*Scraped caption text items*
○ ○ ○

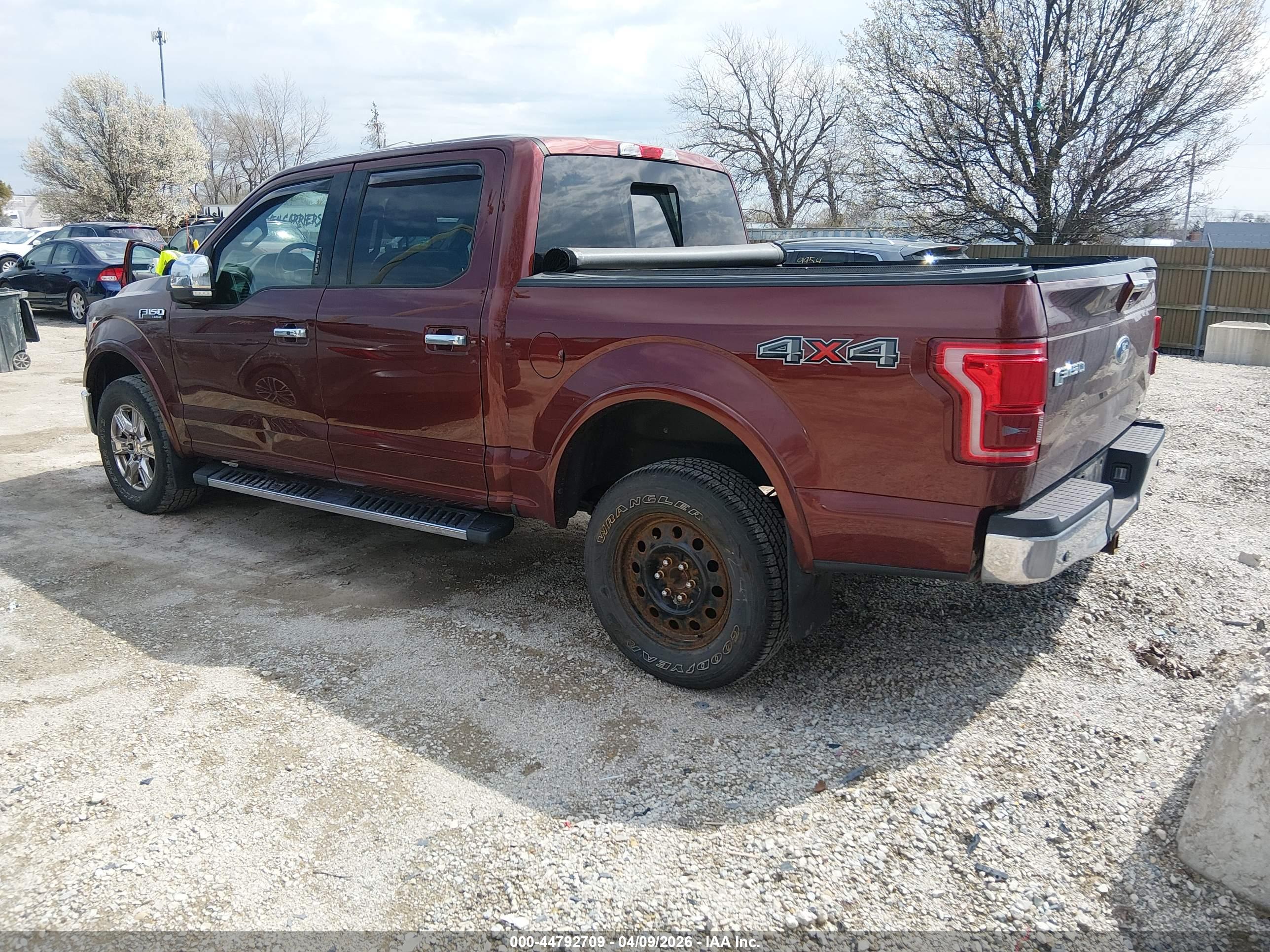 FORD F-150 image 3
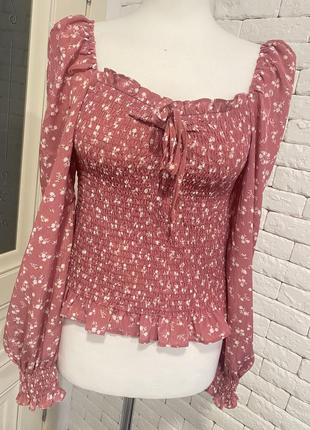Женская блуза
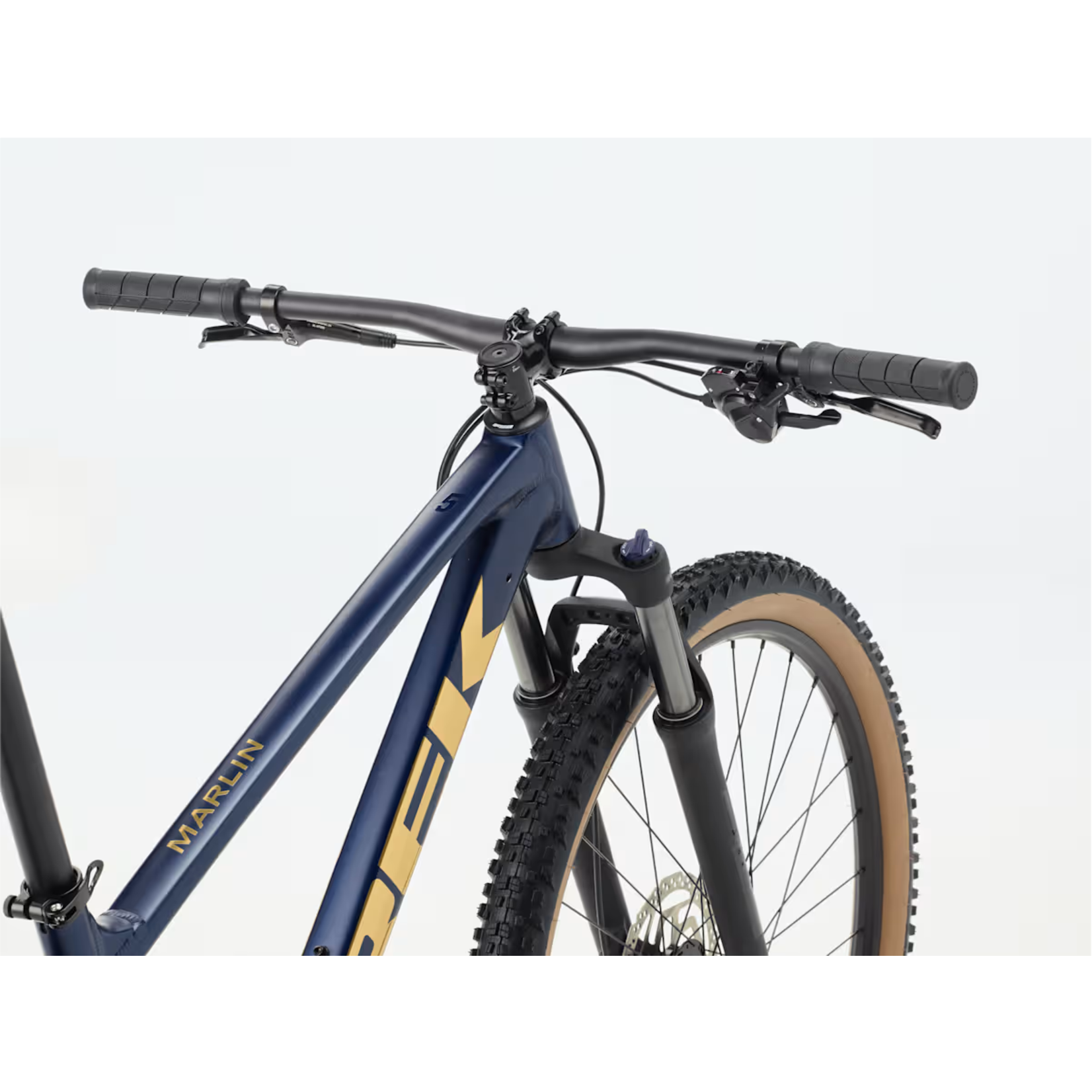Trek TREK MARLIN 5 GEN 3 MULSANNE BLUE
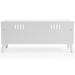 Piperton Medium TV Stand TV Stand Ashley Furniture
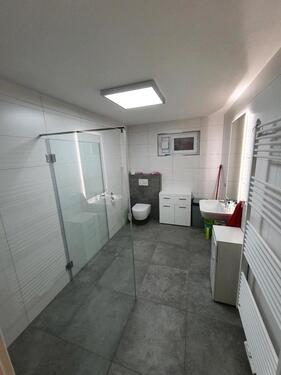 Foto - Etagenwohnung in Marbach am Neckar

○ ○ ○

Turn the caption text of these items into a JSON list of strings with one string per line, skipping any blank lines. Include every item, and leave the pictures out of the answer.

*WORKED SOLUTION*
[
  " FORD F-150 image 3",
  "Женская блуза",
  "Trek TREK MARLIN 5 GEN 3 MULSANNE BLUE",
  " Piperton Medium TV Stand TV Stand Ashley Furniture",
  " Foto - Etagenwohnung in Marbach am Neckar"
]